## PROBLEM REQUIREMENTS
Starting with the line containing "category: jackalblackbacked" and going on through the line containing "order: Struthioniformes", return the lines of the data below exactly, and only those.

(Saved entries)
● ● ● ● ● ● ●

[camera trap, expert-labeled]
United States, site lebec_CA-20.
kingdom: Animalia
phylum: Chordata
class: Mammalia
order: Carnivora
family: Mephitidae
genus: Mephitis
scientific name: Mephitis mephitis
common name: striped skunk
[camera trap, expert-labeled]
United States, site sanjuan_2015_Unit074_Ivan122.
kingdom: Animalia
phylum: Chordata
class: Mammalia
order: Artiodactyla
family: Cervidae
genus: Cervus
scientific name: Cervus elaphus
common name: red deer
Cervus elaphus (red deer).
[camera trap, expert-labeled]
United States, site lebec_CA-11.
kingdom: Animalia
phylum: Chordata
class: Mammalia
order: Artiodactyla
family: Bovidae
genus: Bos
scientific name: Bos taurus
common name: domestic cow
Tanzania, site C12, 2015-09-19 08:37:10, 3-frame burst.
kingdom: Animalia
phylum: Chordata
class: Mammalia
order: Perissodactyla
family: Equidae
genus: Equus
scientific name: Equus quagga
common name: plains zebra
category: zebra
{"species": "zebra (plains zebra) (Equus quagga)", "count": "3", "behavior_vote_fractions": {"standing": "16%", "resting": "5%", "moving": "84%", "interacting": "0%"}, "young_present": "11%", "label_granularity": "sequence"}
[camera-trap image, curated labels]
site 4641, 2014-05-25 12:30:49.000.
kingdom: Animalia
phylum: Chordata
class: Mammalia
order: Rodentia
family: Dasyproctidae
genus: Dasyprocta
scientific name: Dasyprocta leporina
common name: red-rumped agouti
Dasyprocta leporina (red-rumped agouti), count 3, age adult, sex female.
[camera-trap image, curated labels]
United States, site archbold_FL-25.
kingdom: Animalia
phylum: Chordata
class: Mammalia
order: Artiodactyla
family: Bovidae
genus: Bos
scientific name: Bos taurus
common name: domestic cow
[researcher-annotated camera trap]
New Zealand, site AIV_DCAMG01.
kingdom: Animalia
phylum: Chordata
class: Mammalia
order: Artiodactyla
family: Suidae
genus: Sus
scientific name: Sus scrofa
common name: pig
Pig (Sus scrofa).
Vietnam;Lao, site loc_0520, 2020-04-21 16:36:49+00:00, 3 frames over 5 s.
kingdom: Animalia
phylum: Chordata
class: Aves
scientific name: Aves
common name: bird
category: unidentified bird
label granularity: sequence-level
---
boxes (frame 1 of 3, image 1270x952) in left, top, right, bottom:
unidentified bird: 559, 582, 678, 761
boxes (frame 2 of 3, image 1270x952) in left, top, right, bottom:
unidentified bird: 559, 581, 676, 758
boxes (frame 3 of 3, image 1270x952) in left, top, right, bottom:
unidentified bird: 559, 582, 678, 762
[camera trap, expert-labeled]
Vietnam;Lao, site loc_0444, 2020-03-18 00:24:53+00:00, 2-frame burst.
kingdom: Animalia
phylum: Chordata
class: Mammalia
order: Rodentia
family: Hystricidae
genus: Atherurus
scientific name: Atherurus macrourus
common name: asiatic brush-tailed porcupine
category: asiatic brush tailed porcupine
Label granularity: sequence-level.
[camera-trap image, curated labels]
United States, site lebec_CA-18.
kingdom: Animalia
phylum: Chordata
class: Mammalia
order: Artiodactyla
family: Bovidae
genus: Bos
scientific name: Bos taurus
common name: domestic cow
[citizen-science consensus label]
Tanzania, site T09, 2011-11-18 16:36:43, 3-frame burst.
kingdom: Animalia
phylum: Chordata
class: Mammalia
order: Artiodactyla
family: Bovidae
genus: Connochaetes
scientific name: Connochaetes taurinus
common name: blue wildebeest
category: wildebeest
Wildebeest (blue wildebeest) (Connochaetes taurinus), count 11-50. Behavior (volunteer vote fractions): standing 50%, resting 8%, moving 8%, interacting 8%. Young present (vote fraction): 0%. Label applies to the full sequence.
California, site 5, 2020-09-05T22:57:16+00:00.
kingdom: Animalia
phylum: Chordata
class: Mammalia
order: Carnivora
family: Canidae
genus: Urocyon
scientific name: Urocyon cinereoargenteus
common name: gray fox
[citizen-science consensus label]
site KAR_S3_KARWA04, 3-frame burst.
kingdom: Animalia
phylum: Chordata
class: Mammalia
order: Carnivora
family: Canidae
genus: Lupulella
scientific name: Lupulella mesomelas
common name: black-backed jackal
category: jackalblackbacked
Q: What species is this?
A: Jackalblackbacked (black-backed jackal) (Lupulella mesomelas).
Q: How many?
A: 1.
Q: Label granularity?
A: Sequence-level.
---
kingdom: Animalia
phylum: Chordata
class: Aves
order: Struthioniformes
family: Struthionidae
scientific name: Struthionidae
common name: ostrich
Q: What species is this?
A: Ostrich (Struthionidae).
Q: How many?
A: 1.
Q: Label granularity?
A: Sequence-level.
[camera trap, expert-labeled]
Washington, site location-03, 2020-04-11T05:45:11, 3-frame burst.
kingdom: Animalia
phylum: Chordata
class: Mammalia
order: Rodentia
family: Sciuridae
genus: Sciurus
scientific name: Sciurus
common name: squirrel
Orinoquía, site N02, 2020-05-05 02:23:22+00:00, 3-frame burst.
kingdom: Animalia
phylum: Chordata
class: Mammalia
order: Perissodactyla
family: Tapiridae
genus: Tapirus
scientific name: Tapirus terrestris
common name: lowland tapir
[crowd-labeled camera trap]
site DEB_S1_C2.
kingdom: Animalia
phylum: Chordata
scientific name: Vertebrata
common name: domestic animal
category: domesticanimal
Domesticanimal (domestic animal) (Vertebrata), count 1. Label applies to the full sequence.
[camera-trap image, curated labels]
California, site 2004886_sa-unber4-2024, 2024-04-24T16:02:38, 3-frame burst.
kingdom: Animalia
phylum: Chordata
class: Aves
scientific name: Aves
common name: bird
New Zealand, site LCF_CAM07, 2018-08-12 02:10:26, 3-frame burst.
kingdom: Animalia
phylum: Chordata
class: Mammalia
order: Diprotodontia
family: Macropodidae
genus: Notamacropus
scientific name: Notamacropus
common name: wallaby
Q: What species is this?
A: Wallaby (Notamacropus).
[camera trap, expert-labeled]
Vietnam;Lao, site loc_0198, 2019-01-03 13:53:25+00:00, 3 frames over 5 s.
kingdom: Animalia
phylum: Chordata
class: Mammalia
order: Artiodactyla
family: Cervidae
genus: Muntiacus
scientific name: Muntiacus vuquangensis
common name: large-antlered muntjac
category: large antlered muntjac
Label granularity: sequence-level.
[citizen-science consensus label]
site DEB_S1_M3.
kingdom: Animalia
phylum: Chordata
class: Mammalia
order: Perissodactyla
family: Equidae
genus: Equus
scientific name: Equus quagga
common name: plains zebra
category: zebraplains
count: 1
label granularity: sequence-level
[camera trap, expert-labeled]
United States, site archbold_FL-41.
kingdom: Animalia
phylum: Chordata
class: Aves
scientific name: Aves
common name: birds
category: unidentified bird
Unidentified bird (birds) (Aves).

● ● ● ● ● ● ●

## TASK SOLUTION
category: jackalblackbacked
Q: What species is this?
A: Jackalblackbacked (black-backed jackal) (Lupulella mesomelas).
Q: How many?
A: 1.
Q: Label granularity?
A: Sequence-level.
---
kingdom: Animalia
phylum: Chordata
class: Aves
order: Struthioniformes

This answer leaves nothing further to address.